INSTRUCTION = Update the data from the line containing "Is pixel 206" through the end, replacing "parked car" with "stationary car" and leaving everything else unchanged.

= = =

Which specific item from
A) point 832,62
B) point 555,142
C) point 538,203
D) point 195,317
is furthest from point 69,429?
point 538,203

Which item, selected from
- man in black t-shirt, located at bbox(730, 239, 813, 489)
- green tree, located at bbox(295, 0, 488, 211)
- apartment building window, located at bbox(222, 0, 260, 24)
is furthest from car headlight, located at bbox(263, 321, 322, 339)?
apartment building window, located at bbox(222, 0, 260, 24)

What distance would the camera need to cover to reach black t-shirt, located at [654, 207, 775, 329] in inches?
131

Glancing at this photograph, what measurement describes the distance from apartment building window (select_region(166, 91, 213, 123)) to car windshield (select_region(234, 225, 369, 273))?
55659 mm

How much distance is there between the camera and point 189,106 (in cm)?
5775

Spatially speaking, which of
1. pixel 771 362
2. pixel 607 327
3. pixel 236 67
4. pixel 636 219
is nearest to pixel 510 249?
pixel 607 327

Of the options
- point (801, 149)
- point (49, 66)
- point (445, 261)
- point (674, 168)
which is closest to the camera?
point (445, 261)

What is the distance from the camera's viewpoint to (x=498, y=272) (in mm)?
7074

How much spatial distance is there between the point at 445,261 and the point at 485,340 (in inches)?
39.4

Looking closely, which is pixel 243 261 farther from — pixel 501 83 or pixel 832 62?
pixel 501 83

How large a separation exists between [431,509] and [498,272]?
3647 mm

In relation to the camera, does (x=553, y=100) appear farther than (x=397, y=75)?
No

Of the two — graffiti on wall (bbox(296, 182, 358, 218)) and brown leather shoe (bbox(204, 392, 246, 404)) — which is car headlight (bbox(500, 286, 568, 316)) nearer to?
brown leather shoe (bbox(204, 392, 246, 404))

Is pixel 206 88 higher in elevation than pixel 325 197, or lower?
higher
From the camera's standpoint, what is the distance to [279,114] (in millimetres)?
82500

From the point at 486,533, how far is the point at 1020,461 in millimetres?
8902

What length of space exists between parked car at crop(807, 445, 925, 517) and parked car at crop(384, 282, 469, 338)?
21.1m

= = =

FINAL ANSWER =
Is pixel 206 88 higher in elevation than pixel 325 197, or lower?
higher
From the camera's standpoint, what is the distance to [279,114] (in millimetres)?
82500

From the point at 486,533, how far is the point at 1020,461 in millimetres?
8902

What length of space exists between stationary car at crop(807, 445, 925, 517) and stationary car at crop(384, 282, 469, 338)?
21.1m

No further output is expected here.